Reproduce verbatim the passage of the thread on checking command-line digits in C that begins with the words "How to properly" and ends after the words "work as intended.".

* **Extract**
— begin —

How to properly iterate through a command-line argument to check if each character is a digit in C?

Question

I am trying to iterate over the second command prompt that a user would enter to verify that each character in the array is indeed a digit.

After looking at ASCII, I know, that the characters 0-9 range from 48-57. I figured out that you could just use isdigit() but am still wondering why my loop does not work as intended.

#include <stdio.h>
#include <cs50.h>
#include <string.h>
#include <stdlib.h>

int main(int argc, string argv[])
{
    if (argc != 2)
    {
        printf("Usage: ./caesar key\n");
        return 1;
    }

    for(int i=0, n=strlen(argv[1]); i<n; i++)
    {
        if((int)argv[1][i] < 48 && (int)argv[1][i] > 57)
        {
            printf("Usage: ./caesar key\n");
            return 1;
        }
    }
}

Answer 1

Instead of this:

    if((int)argv[1][i] < 48 && (int)argv[1][i] > 57)

This:

    if((int)argv[1][i] < 48 || (int)argv[1][i] > 57)

On a long enough timeline on Stack Overflow, the EBCIDIC crowd will come along to remind us all that it still exists. So instead of hardcoding ordinal values for ascii chars, use the character literal itself. It also makes the code's intent way more obvious:

    if ((argv[1][i] < '0') || (argv[1][i] > '9'))

Putting it altogether with some more cleanup:

for(int i=0, n=strlen(argv[1]); i<n; i++)
{
    char c = argv[1][i];
    if ((c < '0') || (c > '9'))
    {
        printf("Useage: ./caesar key\n");
        return 1;
    }
}

Answer 2

int main(int argc, string argv[])

String data type is not defined in C. Here you should use char* argv[].
Please see this answer: Does C have a string type?

Remaining issues have been pointed out by other users.

Answer 3

    if((int)argv[1][i] < 48 && (int)argv[1][i] > 57)
    {
        printf("Useage: ./caesar key\n");
        return 1;
    }

The check should be || not &&.

    if((int)argv[1][i] < 48 || (int)argv[1][i] > 57)
    {
        printf("Useage: ./caesar key\n");
        return 1;
    }

— end —

[Scene-based reasoning records]
— begin —

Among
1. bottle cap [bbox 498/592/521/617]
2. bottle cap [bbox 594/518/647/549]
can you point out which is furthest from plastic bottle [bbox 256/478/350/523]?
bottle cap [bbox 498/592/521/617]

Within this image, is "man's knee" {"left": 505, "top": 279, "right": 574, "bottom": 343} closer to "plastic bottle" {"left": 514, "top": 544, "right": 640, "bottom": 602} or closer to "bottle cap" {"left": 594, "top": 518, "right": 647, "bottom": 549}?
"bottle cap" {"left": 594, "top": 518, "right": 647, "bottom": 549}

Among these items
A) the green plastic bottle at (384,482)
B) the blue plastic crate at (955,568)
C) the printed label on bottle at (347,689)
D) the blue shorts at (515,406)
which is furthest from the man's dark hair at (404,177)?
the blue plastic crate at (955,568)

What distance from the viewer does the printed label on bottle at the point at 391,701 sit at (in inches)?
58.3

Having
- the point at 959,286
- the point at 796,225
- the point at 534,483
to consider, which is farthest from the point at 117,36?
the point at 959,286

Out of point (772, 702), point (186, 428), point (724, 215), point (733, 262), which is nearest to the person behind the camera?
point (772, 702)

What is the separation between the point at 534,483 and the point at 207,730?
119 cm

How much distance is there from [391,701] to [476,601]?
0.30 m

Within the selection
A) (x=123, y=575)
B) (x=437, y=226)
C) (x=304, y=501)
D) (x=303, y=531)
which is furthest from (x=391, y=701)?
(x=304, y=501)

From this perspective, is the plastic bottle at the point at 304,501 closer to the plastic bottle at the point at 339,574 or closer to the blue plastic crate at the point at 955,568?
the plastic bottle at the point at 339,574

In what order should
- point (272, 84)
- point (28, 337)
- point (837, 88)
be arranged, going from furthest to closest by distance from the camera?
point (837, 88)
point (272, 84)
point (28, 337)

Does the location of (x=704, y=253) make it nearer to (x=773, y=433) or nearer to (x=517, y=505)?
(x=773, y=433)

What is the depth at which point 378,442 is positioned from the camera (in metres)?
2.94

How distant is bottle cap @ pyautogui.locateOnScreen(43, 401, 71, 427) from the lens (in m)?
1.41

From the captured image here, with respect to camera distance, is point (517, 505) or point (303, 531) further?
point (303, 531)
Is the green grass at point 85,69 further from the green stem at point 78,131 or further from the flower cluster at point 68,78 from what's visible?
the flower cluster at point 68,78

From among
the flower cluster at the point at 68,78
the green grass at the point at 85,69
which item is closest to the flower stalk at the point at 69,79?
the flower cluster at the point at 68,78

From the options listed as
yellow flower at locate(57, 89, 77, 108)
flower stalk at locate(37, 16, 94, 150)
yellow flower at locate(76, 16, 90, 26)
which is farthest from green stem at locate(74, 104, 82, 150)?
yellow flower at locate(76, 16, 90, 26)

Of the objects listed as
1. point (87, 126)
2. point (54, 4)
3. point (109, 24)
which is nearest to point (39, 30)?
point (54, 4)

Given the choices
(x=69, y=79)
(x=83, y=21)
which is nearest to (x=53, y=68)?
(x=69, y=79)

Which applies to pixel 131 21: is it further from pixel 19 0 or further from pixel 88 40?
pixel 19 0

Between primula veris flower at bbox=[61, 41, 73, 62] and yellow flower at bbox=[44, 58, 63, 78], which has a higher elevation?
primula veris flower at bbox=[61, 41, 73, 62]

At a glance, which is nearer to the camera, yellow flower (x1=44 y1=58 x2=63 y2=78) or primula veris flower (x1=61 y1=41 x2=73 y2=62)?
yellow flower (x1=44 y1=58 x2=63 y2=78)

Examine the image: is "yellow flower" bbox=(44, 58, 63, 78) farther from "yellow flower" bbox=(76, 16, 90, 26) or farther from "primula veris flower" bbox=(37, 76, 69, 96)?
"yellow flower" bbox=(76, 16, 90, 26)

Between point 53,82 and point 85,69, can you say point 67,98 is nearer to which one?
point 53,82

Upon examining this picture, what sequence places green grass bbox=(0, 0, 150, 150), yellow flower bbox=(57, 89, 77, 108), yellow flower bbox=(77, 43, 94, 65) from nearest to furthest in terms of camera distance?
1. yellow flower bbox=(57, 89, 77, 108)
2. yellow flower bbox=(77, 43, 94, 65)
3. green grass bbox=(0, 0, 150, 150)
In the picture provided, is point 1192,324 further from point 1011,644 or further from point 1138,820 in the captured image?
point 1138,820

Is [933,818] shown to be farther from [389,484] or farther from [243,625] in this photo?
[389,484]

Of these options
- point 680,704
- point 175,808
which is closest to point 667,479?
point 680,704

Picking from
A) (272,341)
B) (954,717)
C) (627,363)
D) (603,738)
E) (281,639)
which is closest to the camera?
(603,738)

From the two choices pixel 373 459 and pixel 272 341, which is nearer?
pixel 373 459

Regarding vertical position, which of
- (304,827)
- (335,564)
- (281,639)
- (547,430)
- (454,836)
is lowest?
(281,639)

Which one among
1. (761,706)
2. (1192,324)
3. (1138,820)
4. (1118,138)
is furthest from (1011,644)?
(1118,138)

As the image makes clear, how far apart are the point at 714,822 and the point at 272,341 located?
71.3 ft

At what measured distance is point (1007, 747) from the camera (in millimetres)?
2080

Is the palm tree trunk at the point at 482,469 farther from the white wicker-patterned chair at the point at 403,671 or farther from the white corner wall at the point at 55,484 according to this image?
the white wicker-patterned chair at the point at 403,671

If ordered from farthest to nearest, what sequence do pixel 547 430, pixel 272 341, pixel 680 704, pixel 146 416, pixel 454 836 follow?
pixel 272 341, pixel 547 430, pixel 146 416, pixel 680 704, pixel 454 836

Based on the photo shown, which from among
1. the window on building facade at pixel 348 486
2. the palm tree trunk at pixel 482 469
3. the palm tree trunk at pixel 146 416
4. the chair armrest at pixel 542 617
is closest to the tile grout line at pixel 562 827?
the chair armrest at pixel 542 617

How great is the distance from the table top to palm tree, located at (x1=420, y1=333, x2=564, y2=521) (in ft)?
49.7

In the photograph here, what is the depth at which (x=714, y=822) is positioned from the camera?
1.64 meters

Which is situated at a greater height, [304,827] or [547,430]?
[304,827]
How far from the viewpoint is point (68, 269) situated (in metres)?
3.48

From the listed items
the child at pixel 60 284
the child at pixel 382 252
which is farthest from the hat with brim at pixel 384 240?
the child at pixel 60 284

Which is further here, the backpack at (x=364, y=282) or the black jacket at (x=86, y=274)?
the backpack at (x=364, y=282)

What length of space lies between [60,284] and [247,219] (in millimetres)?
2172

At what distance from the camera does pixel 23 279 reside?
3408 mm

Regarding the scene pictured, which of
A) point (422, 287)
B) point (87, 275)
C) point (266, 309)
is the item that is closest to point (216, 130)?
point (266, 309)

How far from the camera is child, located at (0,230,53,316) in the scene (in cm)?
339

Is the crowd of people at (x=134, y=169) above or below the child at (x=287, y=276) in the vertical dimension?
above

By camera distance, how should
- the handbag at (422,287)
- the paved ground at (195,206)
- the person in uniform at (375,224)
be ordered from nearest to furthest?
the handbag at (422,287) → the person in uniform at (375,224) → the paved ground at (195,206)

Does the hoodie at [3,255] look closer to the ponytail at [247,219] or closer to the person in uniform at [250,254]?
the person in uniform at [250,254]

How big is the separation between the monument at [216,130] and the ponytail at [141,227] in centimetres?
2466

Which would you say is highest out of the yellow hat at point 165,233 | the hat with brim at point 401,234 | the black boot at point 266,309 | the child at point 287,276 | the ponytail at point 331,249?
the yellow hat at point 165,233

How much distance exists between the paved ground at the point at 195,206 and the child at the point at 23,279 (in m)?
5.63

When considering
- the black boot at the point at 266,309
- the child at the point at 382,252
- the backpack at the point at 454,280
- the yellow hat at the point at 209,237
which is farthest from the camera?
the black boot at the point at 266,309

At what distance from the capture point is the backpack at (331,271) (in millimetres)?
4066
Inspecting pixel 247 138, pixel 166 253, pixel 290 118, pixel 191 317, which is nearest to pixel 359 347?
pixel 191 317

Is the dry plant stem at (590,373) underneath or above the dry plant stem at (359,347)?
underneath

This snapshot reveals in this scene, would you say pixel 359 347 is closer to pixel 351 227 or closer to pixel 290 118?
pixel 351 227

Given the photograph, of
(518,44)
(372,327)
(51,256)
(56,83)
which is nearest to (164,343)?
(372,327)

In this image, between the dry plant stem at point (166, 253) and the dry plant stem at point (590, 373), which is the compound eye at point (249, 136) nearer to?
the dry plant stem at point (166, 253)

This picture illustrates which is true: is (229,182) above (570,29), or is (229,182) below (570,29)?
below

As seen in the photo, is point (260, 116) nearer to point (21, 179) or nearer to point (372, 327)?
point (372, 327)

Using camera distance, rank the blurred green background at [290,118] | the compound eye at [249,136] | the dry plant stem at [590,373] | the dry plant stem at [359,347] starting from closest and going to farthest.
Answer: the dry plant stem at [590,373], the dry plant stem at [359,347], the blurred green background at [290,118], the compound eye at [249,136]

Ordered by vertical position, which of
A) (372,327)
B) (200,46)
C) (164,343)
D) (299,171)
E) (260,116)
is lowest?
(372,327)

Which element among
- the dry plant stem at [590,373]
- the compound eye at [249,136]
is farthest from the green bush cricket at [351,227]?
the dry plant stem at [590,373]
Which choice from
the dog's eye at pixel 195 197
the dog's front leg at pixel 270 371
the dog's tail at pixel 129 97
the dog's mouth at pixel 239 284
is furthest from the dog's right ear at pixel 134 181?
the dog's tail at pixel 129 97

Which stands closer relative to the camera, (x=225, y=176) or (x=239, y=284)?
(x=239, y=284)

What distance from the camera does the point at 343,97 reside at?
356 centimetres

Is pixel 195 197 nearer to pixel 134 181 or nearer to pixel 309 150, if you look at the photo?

— end —

* **Problem solution**
How to properly iterate through a command-line argument to check if each character is a digit in C?

Question

I am trying to iterate over the second command prompt that a user would enter to verify that each character in the array is indeed a digit.

After looking at ASCII, I know, that the characters 0-9 range from 48-57. I figured out that you could just use isdigit() but am still wondering why my loop does not work as intended.